I have something like a Brexit fatigue
Published on: April 30, 2019
“I have something like a Brexit fatigue”
Jean-Claude Juncker, President of the European Commission
– February 21, 2019
I know the feeling. The UK’s decision to leave the European Union in June 2016 represented the start of the longest continuous news event in British peace-time history. Of the 1034 days that have passed since the UK voted to leave the EU, there haven’t been more than a handful that were not dominated by Brexit. This shouldn’t really be a surprise. It touches everything – business, law, politics, security, agriculture, art, sport… the complexities, consequences and contradictions are endless.
This represents a unique challenge for media monitoring operations. How do we stay ahead of the curve, keeping our clients informed of the developments that matter to them, in real time – while keeping their desks clear of the unnecessary noise? At Crier we specialise in applying human analysis and scrutiny to the issues that affect our clients and partners. For too long, they’ve had to rely on automated tools that treat every piece of information the same, whether it’s a breaking news alert that could impact their bottom line, or their own press release. Systems that can’t distinguish between a live network news interview in which their regulator publicly slams their business, or their brand appearing as the answer in a game show.
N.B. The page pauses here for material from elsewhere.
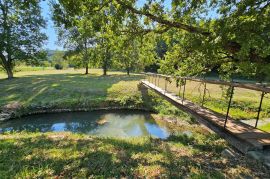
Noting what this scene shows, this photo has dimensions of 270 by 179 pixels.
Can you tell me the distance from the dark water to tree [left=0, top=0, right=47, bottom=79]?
46.2ft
We represent the only way of cutting through this – applying human analysis, from experts in the field, to sorting the signal from the noise; curating a quality information flow for our clients.
Nowhere are these challenges more readily apparent than Brexit.
The only other instance where media coverage even comes close to the intensity and duration of Brexit are political campaigns, but they’re short, well-defined periods of time – a 100m sprint with the finish line always in sight. Brexit is a marathon. The world has yet to see a 1000 day election campaign, something for which I think we can all be thankful.
I must admit to a wry smile when a few weeks back I saw a Reuters headline [Rage within the machine: Brexit headline blizzard overloads FX algos – April 4, 2019]. Currency trading algorithms are struggling to cope with the volume of Brexit news, making it more expensive and risky to bet for or against sterling. Bear in mind these are supposedly the most advanced natural language processing systems in existence – trusted with making actual buy and sell decisions on a $5.1 trillion-a-day global market. With the best will in the world, and with the greatest respect, if they can’t see the wood for the trees, do you really think the algorithm that generates your morning clips package can?
It’s not just the raw quantity of news articles written about Brexit that can overwhelm automated systems (although it can and does), but the pace and tempo. That same Reuters article notes that the site is publishing up to 400 news headlines per day on Brexit alone, up from around 15 on British politics before the referendum. Indeed, Bloomberg ran over 1000 headlines on March 12th, when Theresa May’s withdrawal agreement was defeated for the second time. Would your comms team find it useful to receive 1400 email alerts in one day, all subtly different takes on the same subject? My guess would be no.
This isn’t just about the numbers. Brexit is politics, and the granular, complex and occasionally downright weird nuance of the Brexit debate means developments defy easy categorisation or interpretation. Reuters’ Saikat Chatterjee continues:
“Obscure British parliamentary procedures are now at the center of policymaking and people who typically would not feature in a computer trading models are suddenly taking center stage. John Bercow, the speaker of the House of Commons, for example, sent sterling skidding last month when he stopped May from bringing forward a vote on her deal … On November 6, Britain’s then Brexit Minister Dominic Raab, pushed the pound up simply by giving a “thumbs up” after a cabinet meeting — a visual cue that would outfox machines programmed to analyze words. Raab’s market-moving gesture came after the pound had fallen on a tweet warning of a no-deal Brexit from Jeffrey Donaldson, one of 10 Democratic Unionist Party lawmakers whose support May needs.”
Public affairs and PR firms wouldn’t dream of outsourcing to algorithms the advice they give. Their nuanced understanding of public policy and communications challenges their clients face is their USP; the very reason they’re hired in the first place. But by relying on automated tools for their information flow, I’d argue that’s exactly what they’re doing.
Furthermore, automated tools will allow you to convert your time and your effort into a product. Our service allows you to convert our time and our effort into your product, while you focus on the job your clients hired you to do.
In this way, Crier is a service unlike any other. We don’t do PR, and we don’t do public affairs. We do media monitoring, delivering to all of our clients the news — not the noise.